One of your team suffers a family bereavement, illness, or is going through tough times in their personal life. How do you respond? Call in HR, ignore the situation or take time to speak to the employee? Unfortunately many business leaders are often cautious about expressing genuine empathy in these more personal situations and, as a result, fail to recognise the significance of ‘human moments’ in the workplace.

Increasingly we’re operating ‘remotely’ – even when in the office – via mobile phones and emails. Your face time with colleagues is constantly being eroded and the opportunities for leaders to act and respond as human beings in real time are becoming more elusive – but these moments should be seized.

A human connection

Fundamentally, people crave real human connections – it enhances trust. If you entrust to someone how you feel rather than how you think, you’re allowing the person you lead to receive something about you as a person. It creates followership and a sense of belonging and being valued. In business, it makes people feel that they are operating in a community of people rather than just a commercial machine. It immediately enhances engagement and increases their commitment both to you and the organisation.

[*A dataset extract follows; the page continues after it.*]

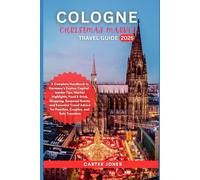 COLOGNE CHRISTMAS MARKET TRAVEL GUIDE 2025: A Complete Handbook to Germany’s Festive Capital - Market Highlights, Food & Drink, Shopping, Seasonal Events, and Essential Travel Advice for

If you talk to people who’ve happily been at a business for a long period of time and ask about their jobs, they will very often talk about how good the organisation or their boss was when they needed particular support, for example when a family member was ill, their partner died or they had major surgery. These are the responses that they remember and the moments when leaders can make a real difference to people’s lives and their commitment to the organisation. How brilliant their bosses were in these human moments outweighs whether they met their sale targets or the number of contracts won.

Being more human

You can and should bring your authentic human self to your leadership. The workplace might be dominated by conversations about systems, processes and policies, but it’s still very much about people. To be a successful leader, you need to properly connect with others and ensure you don’t miss those human moments.

It’s not just good business sense, it’s…well…simply about being a better human.